Regular promotions and prize giveaways also generate interest (marketing companies, venues and distributors are always keen to link up with large organisations and do joint promotions).

Ease of use will draw in even the least tech-savvy individual – if you make it as easy as possible to access their favourite websites, or news providers, practice software etc, they are more likely to use the intranet as their homepage.

Regular updates

Sites need active management with regular updating, latest news, facts, changes and general housekeeping. We came across two problems: keeping content teams motivated to publish their information (or more significantly, information other groups would be interested in) and getting groups to consider how their information is presented on the site.

  • Motivation – a team of content providers had been nominated for each group/floor/service line to update the site, with content editors approving the work, but enthusiasm falls off quickly. This ties in with KM initiatives: ask a manager to nominate the most ‘sociable’ person in each group – someone who will ‘spread the word’ and someone that if you call them up a couple of times a month with requests for news, will normally know who to ask.
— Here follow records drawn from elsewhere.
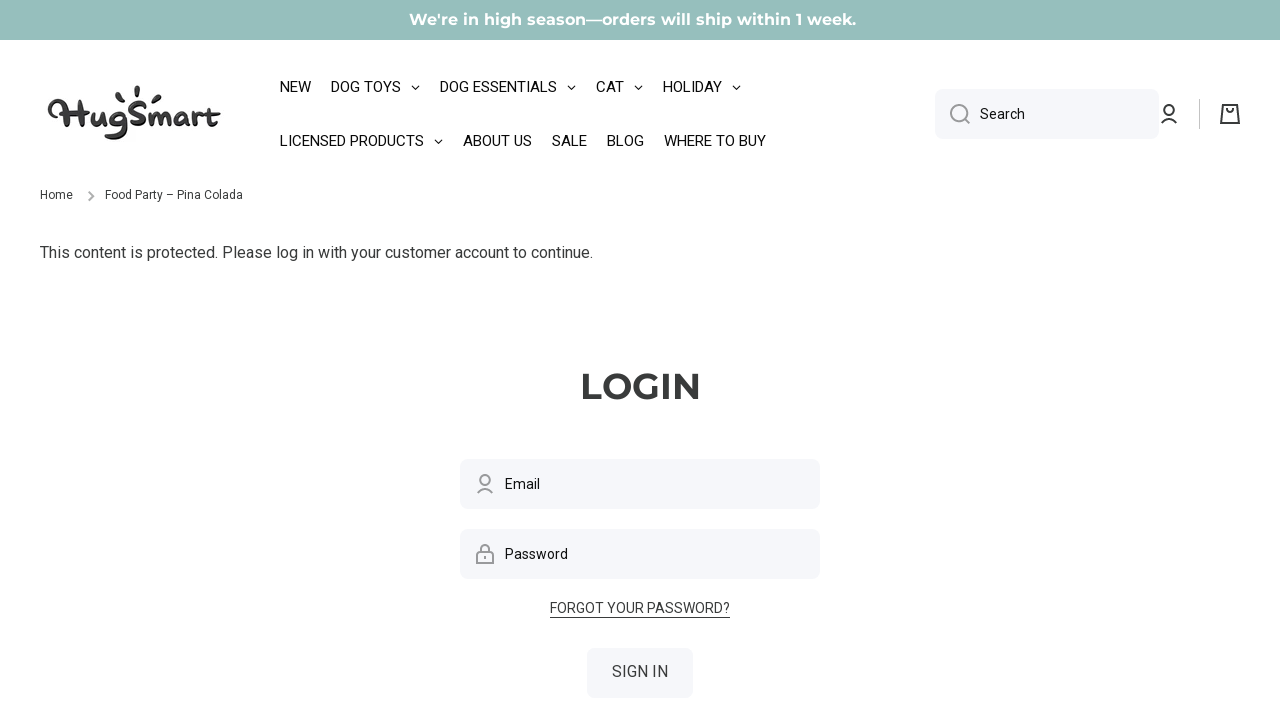

--- FILE ---
content_type: text/css
request_url: https://www.hugsmartpet.com/cdn/shop/t/13/assets/customer.css?v=148917480900258742261764223789
body_size: 491
content:
/** Shopify CDN: Minification failed

Line 253:22 Unexpected "{"
Line 256:1 Expected "}" to go with "{"

**/
#recover, #recover+div{
  display: none;
}
#recover:target, #recover:target+div{
  display: flex;
}
#recover:target~#login, #recover:target~#login+div{
  display: none;
}
.errors-container{
  text-align: left;
  margin-bottom: var(--padding4);
}
.errors ul{
  padding-left: 20px;
}
.errors-container a{
 font-weight: var(--font-body-bold-weight);
}
.buttons-container{
  display: flex;
  justify-content: center;
}
.buttons-container .btn+.btn{
  margin-left: 10px;
}
.addresses [aria-expanded='false'] ~ div[id] {
  display: none;
}
.addresses [aria-expanded='true'] ~ div[id] {
  display: block;
}
.addresses form>*{
  margin-top: var(--padding2);
}
.addresses form .btns__container{
  margin-top: var(--padding3);
}
.btns__container > .btn-medium+.btn-medium{
  margin-left: 20px;
}
.addresses .addresses__list li{
  margin-top: var(--padding5);
}
.addresses__list .addresses__list__heading + li{
  margin-top: var(--padding4);
}
.addresses__list li:not([class]){
  padding: 40px;
  border: 1px solid var(--color-lines-borders);
  border-radius: var(--radius);
}
.addresses__list li p{
  margin-top: 0;
}
.customer .pagination-wrapper{
  margin-top: var(--padding4);
}
.order-history{
  word-break: break-all;
}
@media (min-width: 577px){
  .btns__container > [class*="btn"]:not(:first-child){
    margin-left: 30px;
  }
}
@media (max-width: 576px){
  .addresses__list li:not([class]){
    padding: 30px 30px 32px;
  }
  .field--sp-mt{
    margin-top: var(--padding2);
  }
  .btns__container > [class*="btn"]:last-child{
    margin-top: var(--padding3);
  }
}
.customer thead th:last-child{
  text-align: right;
}
.customer tr td:last-child{
  text-align: right;
}
.customer table a{
  font-weight: var(--font-body-bold-weight);
}
.customer table tfoot tr:first-child td{
  padding-top: 40px;
}
.customer table tfoot tr td{
  padding-left: 0;
  padding-right: 0;
}
.customer table tfoot tr:last-child td{
  padding-bottom: 8px;
}
.customer table tfoot tr td{
  padding-top: 3px;
  padding-bottom: 3px;
}
.fulfillment{
  margin-top: 10px;
}
.fulfillment>*{
  display: block;
  margin-top: 2px;
}
.discount__container{
  margin-top: 5px;
  font-weight: var(--font-body-bold-weight);
}
.cart-discount,
.discount__container li{
  display: flex;
  align-items: center;
  color: var(--color-error);
}
.cart-discount svg,
.discount__container li svg{
  margin-right: 5px;
}
.cart-discount svg path,
.discount__container li svg path{
  fill: var(--color-error);
}
table dd{
  margin-inline-start: 0;
}
table dl{
  margin-block-start: 0;
  margin-block-end: 0;
}
.customer table .unit-price{
  font-size: 10px;
  line-height: 13px;
}
table .order__sale-price{
  margin-top: 2px;
}
table .order__bold-price{
  font-weight:var(--font-body-bold-weight);
}
table .order__sale-price--color{
  color:var(--color-old-price);
}
.customer .unit-price{
  margin-top: 5px;
}
.customer table tr{
  background: transparent;
}
.customer table tr th{
  padding: 0 0 10px;
  border-radius: 0;
}
.customer table tr td{
  border-radius: 0;
}
@media (min-width: 1025px){
  .addresses__container{
    padding-left: 60px;
  }
  .order-history thead th,
  .order-history tbody td{
    width: 24%;
    vertical-align: top;
  }
  .order-history thead th:first-child,
  .order-history tbody td:first-child{
    width: 10%;
  }
  .order-history thead th:nth-child(2),
  .order-history tbody td:nth-child(2){
    width: 18%;
  }
  .order-history.order-details thead th,
  .order-history.order-details tbody td{
    width: 17%;
  }
  .order-history.order-details thead th:first-child,
  .order-history.order-details tbody td:first-child{
    width: 40%;
  }
  .order-history.order-details thead th:nth-child(4),
  .order-history.order-details tbody td:nth-child(4){
    width: 9%;
  }
  .customer table tbody tr td{
    padding: 40px 0;
    border-top: 1px solid var(--color-lines-borders);
  }
  .customer table tbody tr:last-child td{
    border-bottom: 1px solid var(--color-lines-borders);
  }
  .content-for-layout{
    margin-bottom: calc(var(--sections-top-spacing) / 2);
  }
}
@media (max-width: 1024px){
  .customer thead,
  .customer th,
  .customer tfoot td:first-of-type{
    display: none;
  }
  .customer td {
    display: flex;
    padding: 3px 0;
  }
  .customer table tr td:first-child{
    padding-left: 0;
  }
  .customer table tr td:last-child{
    padding-right: 0;
  }
  .customer td::before {
    content: attr(data-label);
    flex-grow: 1;
    text-align: left;
    font-weight: var(--font-body-bold-weight);
  }
  .customer tr {
    display: flex;
    flex-direction: column;
    justify-content: flex-start;
    width: 100%;
  }
  .customer table tfoot tr{
    padding-top: 0;
    padding-bottom: 0;
  }
  .customer table{
    text-align: right;
  }
  .discount__container li {
    justify-content: flex-end;
  }
  .customer table tbody tr{
    padding: 40px 0;
  }
  .customer table tbody tr,
  .customer tfoot tr:first-child{
    border-top: 1px solid var(--color-lines-borders);
  }
  .customer table.padding-bottom--0 tbody tr:last-child{
    padding-bottom: 0;
  }
  .content-for-layout{{
    margin-top: calc(var(--sections-top-spacing-mobile) / 2);
  }
}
Someone in the middle of the management structure is best: too senior and it will get passed around, too junior and sign-off becomes a laborious process;
  • Presentation – when assisting departments to organise their content we found they didn’t think in terms of their own website use. We usually put an example to them: the Revenue Commission updates its site with information on a new piece of legislation. You have to read it as part of your job, but it becomes a chore. Why? What actually frustrates you about the presentation? Why is it so difficult to read? What was your experience of the site that left you so annoyed with their structure?